* YOUR GOAL: Reproduce the data below word for word, starting at its first line and stopping after the line that contains "467L127 476H151L165 467V443L155", with that line included. Leave the pictures out of your reproduction.

* PROVIDED ENTRIES:

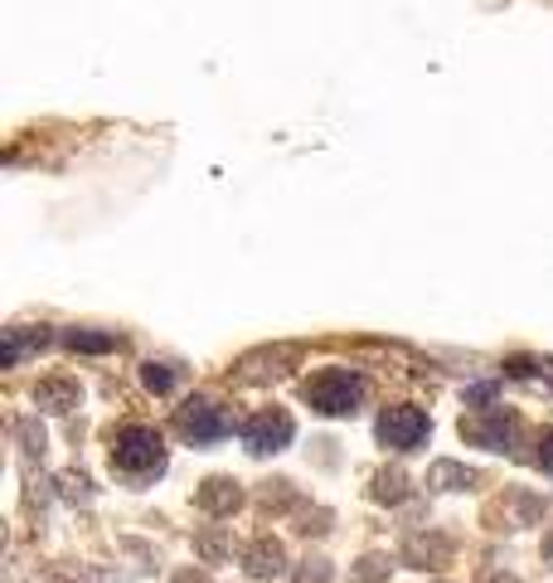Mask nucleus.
Listing matches in <instances>:
<instances>
[{
	"mask_svg": "<svg viewBox=\"0 0 553 583\" xmlns=\"http://www.w3.org/2000/svg\"><path fill=\"white\" fill-rule=\"evenodd\" d=\"M112 467L127 476H151L165 467V443L155 429H146V423H131V429H122L112 437Z\"/></svg>",
	"mask_w": 553,
	"mask_h": 583,
	"instance_id": "nucleus-1",
	"label": "nucleus"
},
{
	"mask_svg": "<svg viewBox=\"0 0 553 583\" xmlns=\"http://www.w3.org/2000/svg\"><path fill=\"white\" fill-rule=\"evenodd\" d=\"M364 399V380L354 370H321L316 380L306 384V404L326 419H340V413H354Z\"/></svg>",
	"mask_w": 553,
	"mask_h": 583,
	"instance_id": "nucleus-2",
	"label": "nucleus"
},
{
	"mask_svg": "<svg viewBox=\"0 0 553 583\" xmlns=\"http://www.w3.org/2000/svg\"><path fill=\"white\" fill-rule=\"evenodd\" d=\"M427 413L423 409H413V404H399V409H384V419H379V443L384 447H399V452H413L417 443L427 437Z\"/></svg>",
	"mask_w": 553,
	"mask_h": 583,
	"instance_id": "nucleus-3",
	"label": "nucleus"
},
{
	"mask_svg": "<svg viewBox=\"0 0 553 583\" xmlns=\"http://www.w3.org/2000/svg\"><path fill=\"white\" fill-rule=\"evenodd\" d=\"M291 419L281 409H267V413H253V419L243 423V447L253 457H267V452H281V447L291 443Z\"/></svg>",
	"mask_w": 553,
	"mask_h": 583,
	"instance_id": "nucleus-4",
	"label": "nucleus"
},
{
	"mask_svg": "<svg viewBox=\"0 0 553 583\" xmlns=\"http://www.w3.org/2000/svg\"><path fill=\"white\" fill-rule=\"evenodd\" d=\"M175 423H180V433L190 437V443H214V437L228 433L224 409L209 404V399H185L180 409H175Z\"/></svg>",
	"mask_w": 553,
	"mask_h": 583,
	"instance_id": "nucleus-5",
	"label": "nucleus"
},
{
	"mask_svg": "<svg viewBox=\"0 0 553 583\" xmlns=\"http://www.w3.org/2000/svg\"><path fill=\"white\" fill-rule=\"evenodd\" d=\"M515 433H519V423L510 419V413H500V409H490V413H481V419H466L462 423V437L490 447V452H505V447L515 443Z\"/></svg>",
	"mask_w": 553,
	"mask_h": 583,
	"instance_id": "nucleus-6",
	"label": "nucleus"
},
{
	"mask_svg": "<svg viewBox=\"0 0 553 583\" xmlns=\"http://www.w3.org/2000/svg\"><path fill=\"white\" fill-rule=\"evenodd\" d=\"M243 565H248V574H253V579H281V574H287V549H281L273 535H263V539H253V545H248Z\"/></svg>",
	"mask_w": 553,
	"mask_h": 583,
	"instance_id": "nucleus-7",
	"label": "nucleus"
},
{
	"mask_svg": "<svg viewBox=\"0 0 553 583\" xmlns=\"http://www.w3.org/2000/svg\"><path fill=\"white\" fill-rule=\"evenodd\" d=\"M194 501H200L204 516H234V510L243 506V492H238V482H228V476H209Z\"/></svg>",
	"mask_w": 553,
	"mask_h": 583,
	"instance_id": "nucleus-8",
	"label": "nucleus"
},
{
	"mask_svg": "<svg viewBox=\"0 0 553 583\" xmlns=\"http://www.w3.org/2000/svg\"><path fill=\"white\" fill-rule=\"evenodd\" d=\"M35 409H45V413L78 409V384L64 380V374H54V380H39L35 384Z\"/></svg>",
	"mask_w": 553,
	"mask_h": 583,
	"instance_id": "nucleus-9",
	"label": "nucleus"
},
{
	"mask_svg": "<svg viewBox=\"0 0 553 583\" xmlns=\"http://www.w3.org/2000/svg\"><path fill=\"white\" fill-rule=\"evenodd\" d=\"M45 346H49V331L45 326H10L5 331V346H0V360L20 364L29 350H45Z\"/></svg>",
	"mask_w": 553,
	"mask_h": 583,
	"instance_id": "nucleus-10",
	"label": "nucleus"
},
{
	"mask_svg": "<svg viewBox=\"0 0 553 583\" xmlns=\"http://www.w3.org/2000/svg\"><path fill=\"white\" fill-rule=\"evenodd\" d=\"M403 555L413 559V569H437V565H442L447 555H452V545H447L442 535H413V539H409V549H403Z\"/></svg>",
	"mask_w": 553,
	"mask_h": 583,
	"instance_id": "nucleus-11",
	"label": "nucleus"
},
{
	"mask_svg": "<svg viewBox=\"0 0 553 583\" xmlns=\"http://www.w3.org/2000/svg\"><path fill=\"white\" fill-rule=\"evenodd\" d=\"M472 482L476 472L462 462H432V472H427V486H437V492H466Z\"/></svg>",
	"mask_w": 553,
	"mask_h": 583,
	"instance_id": "nucleus-12",
	"label": "nucleus"
},
{
	"mask_svg": "<svg viewBox=\"0 0 553 583\" xmlns=\"http://www.w3.org/2000/svg\"><path fill=\"white\" fill-rule=\"evenodd\" d=\"M64 346L78 350V356H108V350H117L122 340L112 336V331H68Z\"/></svg>",
	"mask_w": 553,
	"mask_h": 583,
	"instance_id": "nucleus-13",
	"label": "nucleus"
},
{
	"mask_svg": "<svg viewBox=\"0 0 553 583\" xmlns=\"http://www.w3.org/2000/svg\"><path fill=\"white\" fill-rule=\"evenodd\" d=\"M374 496L379 501H389V506H399V501H409V476L393 467V472H379L374 476Z\"/></svg>",
	"mask_w": 553,
	"mask_h": 583,
	"instance_id": "nucleus-14",
	"label": "nucleus"
},
{
	"mask_svg": "<svg viewBox=\"0 0 553 583\" xmlns=\"http://www.w3.org/2000/svg\"><path fill=\"white\" fill-rule=\"evenodd\" d=\"M141 380H146V389H151V394H171L175 389V380H180V370H175V364H146V370H141Z\"/></svg>",
	"mask_w": 553,
	"mask_h": 583,
	"instance_id": "nucleus-15",
	"label": "nucleus"
},
{
	"mask_svg": "<svg viewBox=\"0 0 553 583\" xmlns=\"http://www.w3.org/2000/svg\"><path fill=\"white\" fill-rule=\"evenodd\" d=\"M194 549H200V555L209 559V565H214V559H224V555H228V539H224V530H204V535L194 539Z\"/></svg>",
	"mask_w": 553,
	"mask_h": 583,
	"instance_id": "nucleus-16",
	"label": "nucleus"
},
{
	"mask_svg": "<svg viewBox=\"0 0 553 583\" xmlns=\"http://www.w3.org/2000/svg\"><path fill=\"white\" fill-rule=\"evenodd\" d=\"M384 579H389V559H379V555L360 559V569H354V583H384Z\"/></svg>",
	"mask_w": 553,
	"mask_h": 583,
	"instance_id": "nucleus-17",
	"label": "nucleus"
},
{
	"mask_svg": "<svg viewBox=\"0 0 553 583\" xmlns=\"http://www.w3.org/2000/svg\"><path fill=\"white\" fill-rule=\"evenodd\" d=\"M297 583H330V565L326 559H306V565L297 569Z\"/></svg>",
	"mask_w": 553,
	"mask_h": 583,
	"instance_id": "nucleus-18",
	"label": "nucleus"
},
{
	"mask_svg": "<svg viewBox=\"0 0 553 583\" xmlns=\"http://www.w3.org/2000/svg\"><path fill=\"white\" fill-rule=\"evenodd\" d=\"M59 486H64V496H68V501H92V492H88V476H73V472H64V476H59Z\"/></svg>",
	"mask_w": 553,
	"mask_h": 583,
	"instance_id": "nucleus-19",
	"label": "nucleus"
},
{
	"mask_svg": "<svg viewBox=\"0 0 553 583\" xmlns=\"http://www.w3.org/2000/svg\"><path fill=\"white\" fill-rule=\"evenodd\" d=\"M20 443H25V452H45V433L35 423H20Z\"/></svg>",
	"mask_w": 553,
	"mask_h": 583,
	"instance_id": "nucleus-20",
	"label": "nucleus"
},
{
	"mask_svg": "<svg viewBox=\"0 0 553 583\" xmlns=\"http://www.w3.org/2000/svg\"><path fill=\"white\" fill-rule=\"evenodd\" d=\"M539 467H544V472H553V429L539 437Z\"/></svg>",
	"mask_w": 553,
	"mask_h": 583,
	"instance_id": "nucleus-21",
	"label": "nucleus"
},
{
	"mask_svg": "<svg viewBox=\"0 0 553 583\" xmlns=\"http://www.w3.org/2000/svg\"><path fill=\"white\" fill-rule=\"evenodd\" d=\"M175 583H209V579L200 574V569H185V574H175Z\"/></svg>",
	"mask_w": 553,
	"mask_h": 583,
	"instance_id": "nucleus-22",
	"label": "nucleus"
},
{
	"mask_svg": "<svg viewBox=\"0 0 553 583\" xmlns=\"http://www.w3.org/2000/svg\"><path fill=\"white\" fill-rule=\"evenodd\" d=\"M490 394H495V384H476V389H472V399H476V404H486Z\"/></svg>",
	"mask_w": 553,
	"mask_h": 583,
	"instance_id": "nucleus-23",
	"label": "nucleus"
},
{
	"mask_svg": "<svg viewBox=\"0 0 553 583\" xmlns=\"http://www.w3.org/2000/svg\"><path fill=\"white\" fill-rule=\"evenodd\" d=\"M486 583H519V579H515V574H490Z\"/></svg>",
	"mask_w": 553,
	"mask_h": 583,
	"instance_id": "nucleus-24",
	"label": "nucleus"
},
{
	"mask_svg": "<svg viewBox=\"0 0 553 583\" xmlns=\"http://www.w3.org/2000/svg\"><path fill=\"white\" fill-rule=\"evenodd\" d=\"M544 559H549V565H553V530H549V535H544Z\"/></svg>",
	"mask_w": 553,
	"mask_h": 583,
	"instance_id": "nucleus-25",
	"label": "nucleus"
}]
</instances>
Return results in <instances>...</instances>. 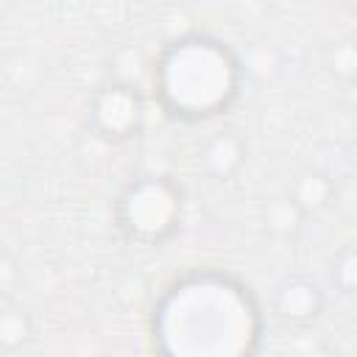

* REPLY TO THE EXERCISE:
Mask nucleus.
Listing matches in <instances>:
<instances>
[{
	"mask_svg": "<svg viewBox=\"0 0 553 583\" xmlns=\"http://www.w3.org/2000/svg\"><path fill=\"white\" fill-rule=\"evenodd\" d=\"M112 467L127 476H151L165 467V443L155 429H146V423H131V429H122L112 437Z\"/></svg>",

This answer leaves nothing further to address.